In eliascis/clubTamal: Clustered covariance matrix for panel data estimations

The package clubTamal creates clustered covariance matrices for first difference panel data models estimated by plm. Cluster groups can be defined at higher levels than the individual observations. E.g. for estimations on yearly houshold data it is possible to cluster at the state level. Package runs for First Difference estimates (model="fd").

Note: The option for Fixed Effects estimates (model="within") is outdated as the package fle with the felm command does a much better job.

Clustering

N - Number of observations

M - Number of cluster

K - Number of regressors (rank)

Clustering First Difference (FD) estimations

$$(X'X)^{-1} \, \sum_{j=1}^M u_{M}'u_{M} \, (X'X)^{-1} \cdot \frac{M}{M-1} \frac{N-1}{N-K}$$ where $u = X_{j} e_{j}$.

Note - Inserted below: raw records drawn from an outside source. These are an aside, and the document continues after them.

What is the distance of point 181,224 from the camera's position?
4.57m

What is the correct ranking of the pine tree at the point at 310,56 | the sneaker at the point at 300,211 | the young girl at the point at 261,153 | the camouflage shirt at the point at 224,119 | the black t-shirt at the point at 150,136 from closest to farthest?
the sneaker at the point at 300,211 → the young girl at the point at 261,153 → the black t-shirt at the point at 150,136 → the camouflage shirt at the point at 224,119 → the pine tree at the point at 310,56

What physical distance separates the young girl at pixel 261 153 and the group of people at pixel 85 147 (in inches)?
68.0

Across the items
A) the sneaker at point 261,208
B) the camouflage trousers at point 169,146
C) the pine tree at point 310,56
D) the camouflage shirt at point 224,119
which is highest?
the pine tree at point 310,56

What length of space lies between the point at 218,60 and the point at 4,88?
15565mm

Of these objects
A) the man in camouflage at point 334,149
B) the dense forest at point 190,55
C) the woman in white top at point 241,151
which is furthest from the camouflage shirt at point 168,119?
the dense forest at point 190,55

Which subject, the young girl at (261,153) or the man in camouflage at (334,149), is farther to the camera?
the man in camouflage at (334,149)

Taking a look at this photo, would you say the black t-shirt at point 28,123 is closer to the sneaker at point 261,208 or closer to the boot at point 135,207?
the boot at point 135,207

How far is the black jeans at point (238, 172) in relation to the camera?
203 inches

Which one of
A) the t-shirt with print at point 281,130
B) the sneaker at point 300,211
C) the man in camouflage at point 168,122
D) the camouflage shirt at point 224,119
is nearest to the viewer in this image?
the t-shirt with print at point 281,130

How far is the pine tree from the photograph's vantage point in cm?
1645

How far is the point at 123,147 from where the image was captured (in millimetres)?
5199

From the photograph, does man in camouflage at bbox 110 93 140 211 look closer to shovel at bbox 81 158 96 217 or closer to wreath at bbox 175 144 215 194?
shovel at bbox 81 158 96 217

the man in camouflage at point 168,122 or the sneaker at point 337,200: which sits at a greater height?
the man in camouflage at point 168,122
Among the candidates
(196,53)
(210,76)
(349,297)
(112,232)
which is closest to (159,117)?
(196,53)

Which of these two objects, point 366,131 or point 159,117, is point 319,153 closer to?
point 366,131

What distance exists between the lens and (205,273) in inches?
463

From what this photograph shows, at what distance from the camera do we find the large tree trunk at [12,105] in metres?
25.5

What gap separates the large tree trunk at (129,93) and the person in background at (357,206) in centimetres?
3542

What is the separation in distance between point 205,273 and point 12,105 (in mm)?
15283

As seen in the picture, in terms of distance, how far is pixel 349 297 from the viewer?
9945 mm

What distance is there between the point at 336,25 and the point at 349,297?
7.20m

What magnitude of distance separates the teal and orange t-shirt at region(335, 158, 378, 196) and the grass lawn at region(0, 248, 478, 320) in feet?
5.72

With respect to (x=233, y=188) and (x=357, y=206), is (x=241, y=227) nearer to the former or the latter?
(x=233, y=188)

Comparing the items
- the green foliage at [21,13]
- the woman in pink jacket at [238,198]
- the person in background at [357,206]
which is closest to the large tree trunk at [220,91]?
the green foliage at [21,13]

Clustering Fixed Effects (FE) estimations

$$\frac{(N-K)}{(N-K)-(M-1)} \cdot (X'X)^{-1} \, \sum_{j=1}^M u_{M}'u_{M} \, (X'X)^{-1} \cdot \frac{M}{M-1} \frac{N-1}{N-K}$$ where $u = X_{j} e_{j}$.

Installation

library(devtools)
install_github(eliascis/clubTamal)
library(clubTamal)
citation(clubTamal)

Note

The function uses the estimate argument and the data argument to construct a transformed data frame - first differenced or time-demeaned. The estimate is then re-estimated by OLS with lm in order to extract the covariance matrix and correct for degrees of freedom and use a sandwich estimate with the group structure.

Examples

##packages
library(foreign)
library(clubTamal)
library(lmtest)
library(plm)
library(clubSandwich)
library(spd4testing)

##data
d<-spd4testing()
d

#manipulate data
# d<-pdata.frame(d)

##formula
f<- formula(y ~ x + factor(year))

##standard estimation
e<-plm(formula=f,data=d,model="fd")
summary(e)
e<-plm(formula=f,data=d,model="within")
summary(e)

##clustering
#no clustering
v<-e$vcov
coeftest(e)
#clustering at id level with plm-package
v<-vcovHC(e,type="HC1",cluster="group",tol=1*10^-20 )
coeftest(e,v)

##clustering at group level with clubSandwich-package
v<-vcovCR(e,d$gid,type="CR1")
coef_test(e,vcov=v,test="naive-t")
coeftest(e,v)

##clustering at group level with clubTamal
v<-vcovTamal(estimate=e,data=d,groupvar="gid")
coeftest(e,v)


##clustering at group level with STATA (TM)
#export data
tdir<-tempdir()
write.csv(d,file.path(tdir,"spd.csv"))
#write stata file
sink(file.path(tdir,"clusterStata.do"))
cat(paste0('insheet using "',file.path("spd.csv"),'", clear'))
cat("\n")
cat('xtset id year')
cat("\n")
cat('xtreg y x i.year, fe')
cat("\n")
cat('xtreg y x i.year, fe vce(cluster gid)')
cat("\n")
cat('reg d.y d.x i.year')
cat("\n")
cat('reg d.y d.x i.year, vce(cluster gid)')
sink()
## RUN Stata file